[Start of Attachment]

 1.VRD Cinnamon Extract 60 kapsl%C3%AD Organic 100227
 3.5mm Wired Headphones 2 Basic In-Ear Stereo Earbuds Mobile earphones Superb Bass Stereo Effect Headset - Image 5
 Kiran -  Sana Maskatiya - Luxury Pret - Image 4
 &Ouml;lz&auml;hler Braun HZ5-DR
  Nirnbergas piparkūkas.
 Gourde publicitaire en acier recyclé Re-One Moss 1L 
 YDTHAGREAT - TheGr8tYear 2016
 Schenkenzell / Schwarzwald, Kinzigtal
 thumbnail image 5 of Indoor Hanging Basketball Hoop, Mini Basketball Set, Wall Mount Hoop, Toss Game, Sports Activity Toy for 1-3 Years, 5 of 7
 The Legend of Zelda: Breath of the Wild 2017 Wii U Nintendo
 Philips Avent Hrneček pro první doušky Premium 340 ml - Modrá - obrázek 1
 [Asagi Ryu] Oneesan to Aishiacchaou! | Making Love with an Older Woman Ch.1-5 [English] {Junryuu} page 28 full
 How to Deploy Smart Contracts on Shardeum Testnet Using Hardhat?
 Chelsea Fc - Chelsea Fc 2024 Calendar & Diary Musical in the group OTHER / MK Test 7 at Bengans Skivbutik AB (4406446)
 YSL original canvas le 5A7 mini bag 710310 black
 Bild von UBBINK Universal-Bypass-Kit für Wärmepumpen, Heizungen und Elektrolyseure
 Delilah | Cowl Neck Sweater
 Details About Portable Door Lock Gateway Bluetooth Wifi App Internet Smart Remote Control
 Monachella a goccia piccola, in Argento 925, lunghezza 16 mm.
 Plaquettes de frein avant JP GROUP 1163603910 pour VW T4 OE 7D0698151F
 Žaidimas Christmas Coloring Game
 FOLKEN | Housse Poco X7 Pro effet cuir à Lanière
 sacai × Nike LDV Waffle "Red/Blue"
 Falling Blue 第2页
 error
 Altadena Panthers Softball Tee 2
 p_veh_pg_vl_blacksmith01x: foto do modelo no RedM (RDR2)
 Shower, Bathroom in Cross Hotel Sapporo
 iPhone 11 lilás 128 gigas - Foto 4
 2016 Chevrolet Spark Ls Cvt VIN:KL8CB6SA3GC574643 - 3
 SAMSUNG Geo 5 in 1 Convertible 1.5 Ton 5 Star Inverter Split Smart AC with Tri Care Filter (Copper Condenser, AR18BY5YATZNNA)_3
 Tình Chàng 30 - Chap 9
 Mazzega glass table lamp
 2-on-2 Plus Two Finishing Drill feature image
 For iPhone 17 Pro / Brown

[End of Attachment]

▶ Action item: Read the listing. Copy each line that has the word "with" in it.

▶ Problem solution:
 [Asagi Ryu] Oneesan to Aishiacchaou! | Making Love with an Older Woman Ch.1-5 [English] {Junryuu} page 28 full
 SAMSUNG Geo 5 in 1 Convertible 1.5 Ton 5 Star Inverter Split Smart AC with Tri Care Filter (Copper Condenser, AR18BY5YATZNNA)_3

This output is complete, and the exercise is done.